Thanks for the education and guidance. The information makes sense about the pastrami time and temp. To answer Meat Mopper's question, I'd have to reclaim some brain cells to recall that IT. Sorry, the memory ain't was it used to be.

 

Timberjet, I do have a nice thermometer and have used it to check the accuracy of the smoker's readout-gadgetry. Now that I have a better understanding, it's definitely time to attempt another pastrami. As I look back on the beef results from that little bullet shaped smoker, it continues to make sense that I wasn't using enough heat for enough time. So, the "lighter" cuts of meat were cooking sufficiently while the thicker beef cuts hadn't really been cooked properly to soften the protein fibers.

 

Using lower temps with cured meats makes sense and I was assuming there was a health component to the temp used. I need to continue my smoking education to fully understand the temp vs. time topic. Guess that will require more meat!

 

Thank again everyone.

post #10 of 12

nice bullies Thumbs Up

post #11 of 12
Hey

Welcome to the Smoking forum. You’ll find great , friendly people here, all more than willing to answer any question you may have.
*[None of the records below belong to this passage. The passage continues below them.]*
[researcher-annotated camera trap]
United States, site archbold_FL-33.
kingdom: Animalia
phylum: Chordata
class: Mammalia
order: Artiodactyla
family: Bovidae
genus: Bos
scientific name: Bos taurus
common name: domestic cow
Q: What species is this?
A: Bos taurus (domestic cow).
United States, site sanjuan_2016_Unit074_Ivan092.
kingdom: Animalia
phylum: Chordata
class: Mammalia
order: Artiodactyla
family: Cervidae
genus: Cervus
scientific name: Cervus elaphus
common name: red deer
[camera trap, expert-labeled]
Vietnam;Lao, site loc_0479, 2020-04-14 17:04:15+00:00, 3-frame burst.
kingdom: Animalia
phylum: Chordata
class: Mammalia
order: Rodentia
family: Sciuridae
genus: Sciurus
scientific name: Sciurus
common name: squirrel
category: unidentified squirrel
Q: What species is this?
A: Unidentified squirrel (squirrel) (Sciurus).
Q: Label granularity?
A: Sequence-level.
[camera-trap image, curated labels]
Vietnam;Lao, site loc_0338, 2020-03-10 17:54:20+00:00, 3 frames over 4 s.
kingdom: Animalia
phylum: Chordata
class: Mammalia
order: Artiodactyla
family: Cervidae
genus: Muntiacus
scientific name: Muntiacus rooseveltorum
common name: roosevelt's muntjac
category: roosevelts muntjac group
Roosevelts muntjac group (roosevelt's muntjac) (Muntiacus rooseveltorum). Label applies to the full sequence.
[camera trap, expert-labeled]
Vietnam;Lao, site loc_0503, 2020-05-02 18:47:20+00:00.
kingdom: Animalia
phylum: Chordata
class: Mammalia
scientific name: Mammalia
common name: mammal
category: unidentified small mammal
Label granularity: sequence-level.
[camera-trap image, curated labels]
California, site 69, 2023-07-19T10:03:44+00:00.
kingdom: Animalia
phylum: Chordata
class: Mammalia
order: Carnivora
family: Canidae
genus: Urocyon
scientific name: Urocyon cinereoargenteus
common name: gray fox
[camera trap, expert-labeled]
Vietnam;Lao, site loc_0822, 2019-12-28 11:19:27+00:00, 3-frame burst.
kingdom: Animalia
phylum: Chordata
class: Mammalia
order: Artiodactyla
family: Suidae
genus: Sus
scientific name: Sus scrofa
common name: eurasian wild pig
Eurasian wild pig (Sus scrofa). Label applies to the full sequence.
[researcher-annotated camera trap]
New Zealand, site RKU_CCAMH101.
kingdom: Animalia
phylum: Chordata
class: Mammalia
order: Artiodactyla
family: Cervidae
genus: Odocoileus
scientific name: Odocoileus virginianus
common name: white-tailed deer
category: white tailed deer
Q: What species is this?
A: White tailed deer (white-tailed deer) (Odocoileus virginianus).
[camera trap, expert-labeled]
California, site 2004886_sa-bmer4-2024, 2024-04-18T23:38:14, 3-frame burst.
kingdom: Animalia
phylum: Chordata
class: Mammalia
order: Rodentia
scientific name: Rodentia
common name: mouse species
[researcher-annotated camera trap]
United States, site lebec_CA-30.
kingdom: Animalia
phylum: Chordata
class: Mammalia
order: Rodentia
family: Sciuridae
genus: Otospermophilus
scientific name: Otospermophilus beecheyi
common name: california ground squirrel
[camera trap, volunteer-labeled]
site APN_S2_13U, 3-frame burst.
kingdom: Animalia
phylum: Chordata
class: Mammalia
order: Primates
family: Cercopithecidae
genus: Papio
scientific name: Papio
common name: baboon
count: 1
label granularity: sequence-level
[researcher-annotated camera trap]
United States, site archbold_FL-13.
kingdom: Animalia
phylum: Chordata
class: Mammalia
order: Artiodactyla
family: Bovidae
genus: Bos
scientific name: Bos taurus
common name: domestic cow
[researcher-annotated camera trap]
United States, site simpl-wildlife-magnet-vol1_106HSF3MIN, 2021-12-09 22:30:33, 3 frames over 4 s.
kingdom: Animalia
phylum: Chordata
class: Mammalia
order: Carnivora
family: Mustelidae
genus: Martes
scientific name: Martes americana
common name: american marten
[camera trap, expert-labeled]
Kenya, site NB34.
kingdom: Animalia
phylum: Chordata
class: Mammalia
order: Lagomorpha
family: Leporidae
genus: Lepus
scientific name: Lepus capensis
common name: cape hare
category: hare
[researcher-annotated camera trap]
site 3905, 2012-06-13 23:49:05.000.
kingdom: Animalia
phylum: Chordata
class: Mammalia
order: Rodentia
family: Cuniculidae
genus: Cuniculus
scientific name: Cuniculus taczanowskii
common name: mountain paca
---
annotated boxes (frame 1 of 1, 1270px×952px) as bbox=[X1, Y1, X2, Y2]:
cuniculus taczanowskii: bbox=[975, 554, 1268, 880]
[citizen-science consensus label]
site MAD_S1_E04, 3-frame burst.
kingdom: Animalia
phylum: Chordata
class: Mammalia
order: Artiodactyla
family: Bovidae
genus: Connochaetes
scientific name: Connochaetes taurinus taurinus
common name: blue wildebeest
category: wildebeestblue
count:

Just ask and you’ll get about 10 different answers—all right. LOL. Don’t forget to post qviews.

Gary
post #12 of 12
Thread Starter 

PlainBob, thanks for the complement. Those bullies have been gone 5 years now, but we had them a good long time.

 

Gary, I'm ok with with a variety of answers; the fun of cooking is experimentation...or is it the eating? By the way your tag line couldn't be more true!